→ Goal of the exercise: Transcribe each line of the following material verbatim, omitting the pictures.

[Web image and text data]
---*---
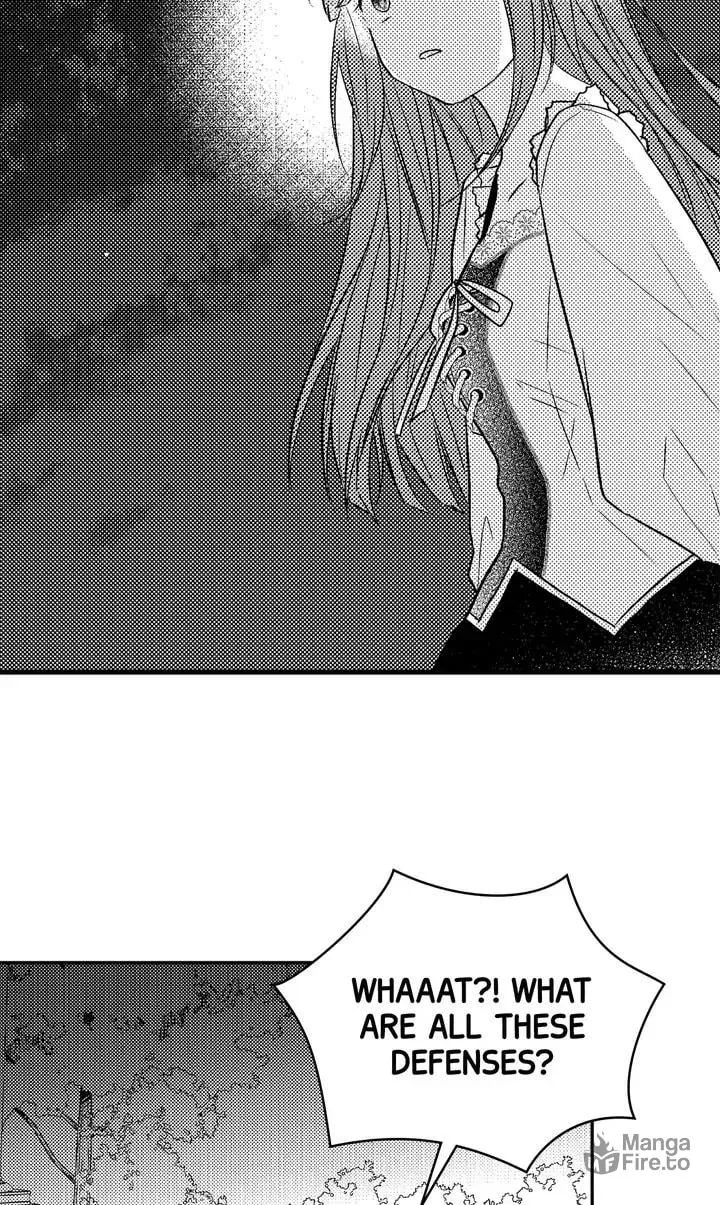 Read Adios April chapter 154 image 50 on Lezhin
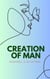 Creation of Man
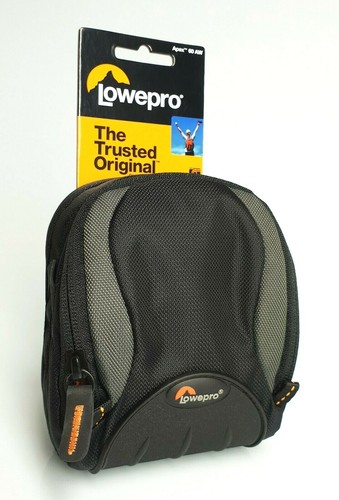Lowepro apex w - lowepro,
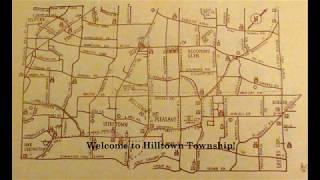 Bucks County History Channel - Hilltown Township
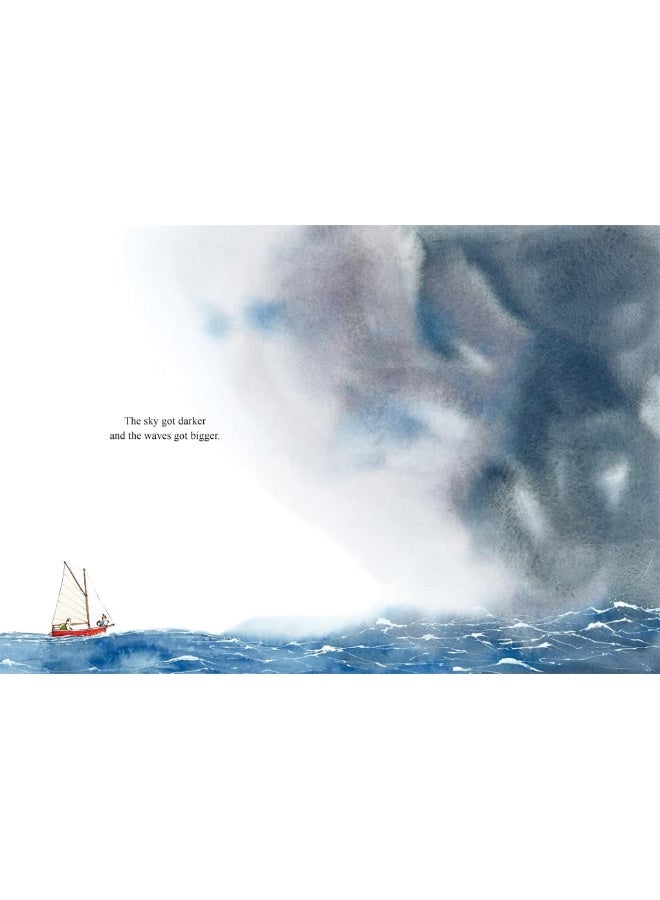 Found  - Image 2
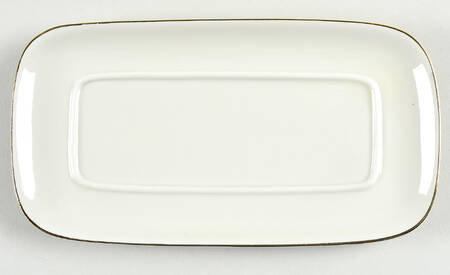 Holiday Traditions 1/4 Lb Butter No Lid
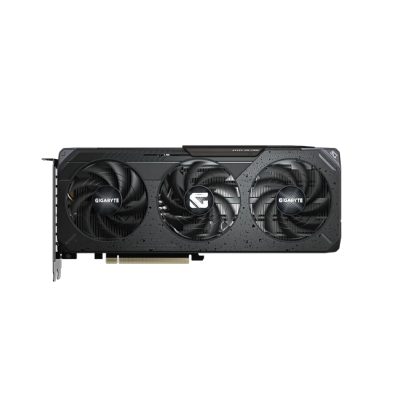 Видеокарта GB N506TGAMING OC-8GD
---*---
→ Response for this exercise:
 Read Adios April chapter 154 image 50 on Lezhin
 Creation of Man
Lowepro apex w - lowepro,
 Bucks County History Channel - Hilltown Township
 Found  - Image 2
 Holiday Traditions 1/4 Lb Butter No Lid
 Видеокарта GB N506TGAMING OC-8GD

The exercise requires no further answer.